E più in generale l’occasione per ripensare a quanto ci è mancata la pienezza della musica dal vivo. Che non esclude l’altra a cui siamo avvezzi: la musica riprodotta, pronta da scegliere, giudicare e amare, sempre disponibile, e che oggi, nel suo stato liquido pressoché inesauribile ci può aiutare a conoscere e a capire, ad allargare gli orizzonti sonori (fatta la tara della sua prevalente funzione d’arredo e di compagnia). Ma altro raccontano l’esperienza delle note che si fanno realtà sonora davanti a noi, la percezione diretta della musica nel momento della sua rivelazione, il qui e ora dell’esecuzione, con gli interpreti in scena e il pubblico in sala, con i silenzi che precedono la prima nota e gli applausi finali (sono la nostra misera parte nel rito, ma avete fatto caso ai musicisti quando finiva uno di questi concerti in live streaming?
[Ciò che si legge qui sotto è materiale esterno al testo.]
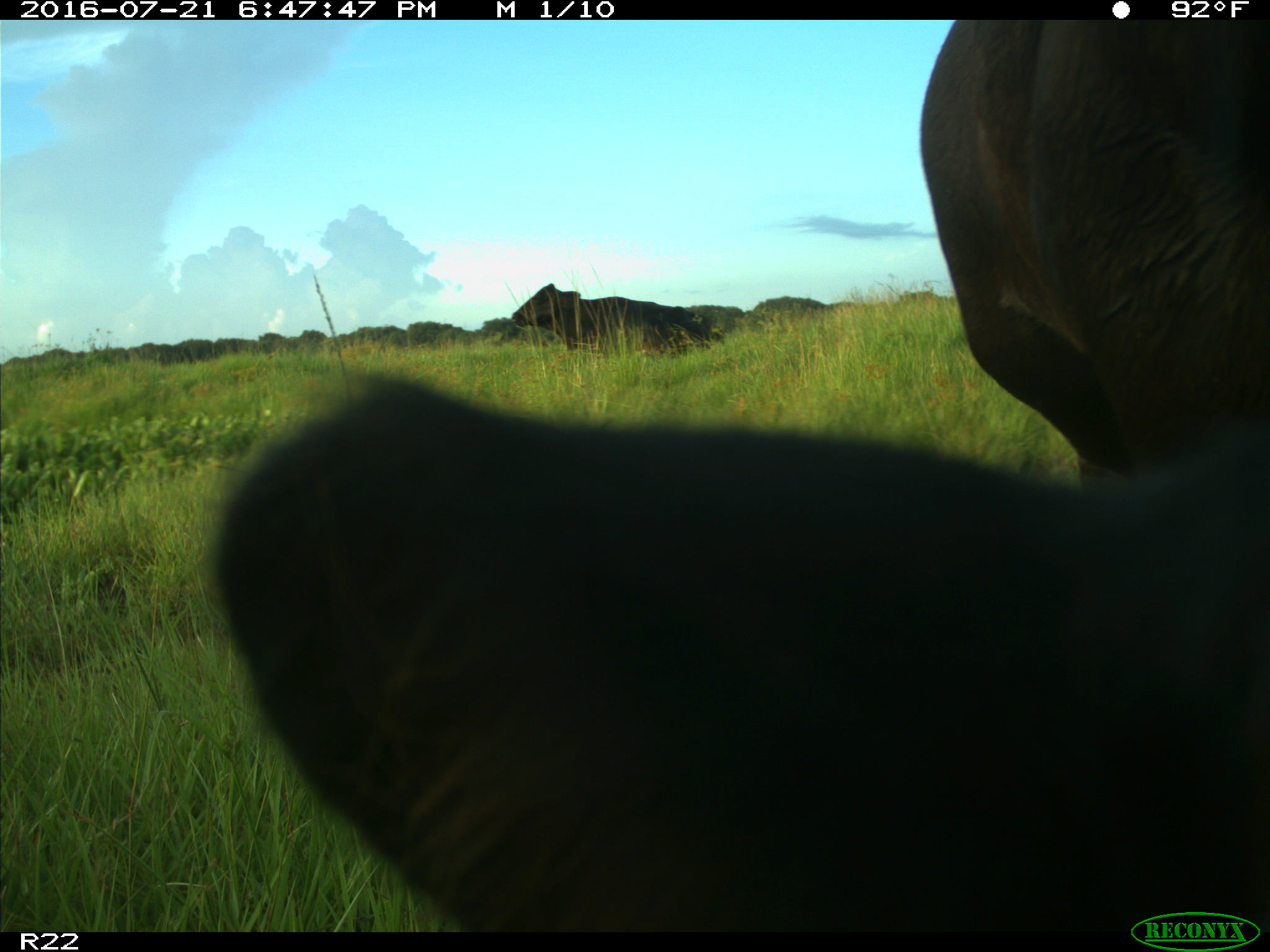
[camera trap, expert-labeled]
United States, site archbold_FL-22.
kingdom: Animalia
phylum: Chordata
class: Mammalia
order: Artiodactyla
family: Bovidae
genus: Bos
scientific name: Bos taurus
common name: domestic cow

Volti spaesati, sguardi nel vuoto della sala, forse solo un grazie a mezza voce del direttore).

 

E con un’orchestra, a maggior ragione: il fatto che possa suonare anche solo davanti ai microfoni di una sala di registrazione non può farci dimenticare che il suo repertorio dall’epoca classica in poi, ovvero la maggior parte del repertorio che ascoltiamo in una sala da concerto, è stato pensato e scritto per essere eseguito davanti a un pubblico, fisicamente presente, e si nutre anche di un linguaggio e di una forma che sembrano proprio volere un interlocutore, di artifici retorici (dice qualcosa l’inesausto finale della Quinta di Beethoven?) che un ascolto virtuale, mediato dalla distanza, potrebbe addirittura svilire. Poi, nella sala da concerto, tanta routine anche lì, è vero, ma solo lì l’ebbrezza del momento, un vissuto irripetibile e impossibile da registrare se non nello scombinato archivio della memoria, dove restano le tracce più forti: la scoperta di un brano, la bellezza che emerge improvvisa, il lampo di luce su una frase che si pensava di conoscere, lo choc di un passaggio che si dava per scontato. E l’inaudito, e l’idea di una consonanza perfetta, senza alternative possibili, tra il pensiero musicale e la sua realizzazione. Qui e ora. Liste, possibili: credo che ogni frequentatore di teatri e auditorium abbia la propria. Nella mia c’è anche, tutta intera, quella serata dalle “urla inumane”. Troppo? Forse.

 

Di sicuro, passati quarant’anni, ricordo l’esplosione di entusiasmo e di commozione, attribuibile sì alla Settima di Beethoven, ma soprattutto a quel Beethoven e al fenomeno – tale lo ritenevamo tutti, credo, nella platea, nei palchi e nelle gallerie del Teatro alla Scala – che dal podio gli aveva dato vita. Gli applausi andavano anche all’orchestra, la London Symphony, che aveva meravigliosamente composto quel tessuto sonoro, da Weber a Schubert e infine Beethoven: ascoltare una vera orchestra sinfonica, dal palcoscenico e non su un disco, in quegli anni era un po’ una rarità, anche nelle sedi più illustri (a Milano solo qualche mese più tardi si sarebbe costituita, con Claudio Abbado mentore e guida, la Filarmonica della Scala). Ma è indubbio che la sera del 5 giugno 1981 l’emozione dell’ascolto scaturisse, o si volle far scaturire, dal direttore. Carlos Kleiber aveva cinquant’anni e godeva da qualche tempo, ma in modo tutto suo, dello status di celebrità da un capo all’altro della scena internazionale. Una meteora che si era rivelata al pubblico italiano, nella sua definizione più ampia, il 7 dicembre del 1976, quando aveva diretto Otello di Verdi per l’inaugurazione della stagione della Scala. Potenza del live streaming, ebbene sì. Non si chiamava così, naturalmente, era una semplice diretta tv. Ma, capirete, era la prima volta che un’opera veniva ripresa dalla Rai e trasmessa in diretta, in prima serata, e in mondovisione (alla fine raccolse qualcosa come 24 milioni di telespettatori).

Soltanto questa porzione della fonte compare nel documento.